Petto forte, seno scolpito nei marmi di Carrara, sostenuto dalla muscolatura pettorale.
Capelli di lucentezza nera, dai morbidi riflessi blu scuro.
Chioma lunga a rivestirle le spalle, le clavicole che intravedo sotto il collo nudo si riuniscono nel percorso celato verso il suo seno.
“Le mie dita convergono per ritrovarsi sulla sua schiena, che morbida si inarca come un giunco, leggera come un mazzo di iris in un ikebana di cui mi sento indegna.
Petalo orientale sfuggito da un giardino botanico del Giappone, cresciuto sotto le nevi del monte Fuji e portato dal vento fino a Prato.
“Mi sorride, giovane e piccola, eppure donna matura capace di decidere della vita e della morte.
Quegli occhi neri, non distinguo quasi la pupille nelle sue iridi scure, e quando sorride, si stringono in graziose fessure sugli zigomi alti.

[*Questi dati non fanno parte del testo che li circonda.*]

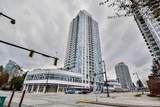 13398 104 Avenue - Photo 1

“Le sue parole mi toccano il cuore, anche se nessun suono è uscito dalla sua bocca, ma solo baci per le mie labbra.
Apri le labbra, voglio baciarti. Il tuo sapore...
Aprimi le labbra... come cambia il senso, aggiungendo solo un pronome.
“Una giornata intera io e lei.
Mi prende per mano e guarda per terra, la sua emozione tangibile mi inebria e mi confonde.
“Desiderio di cingerla e di proteggerla come una pulcina, una lacrima, un petalo.
Desiderio di farmi rapire, sorreggere, sedurre da questa donna dai contorni insoliti.
Il resto è solo oblio, ricordi che si perdono in un vortice di sensazioni che le parole non possono descrivere.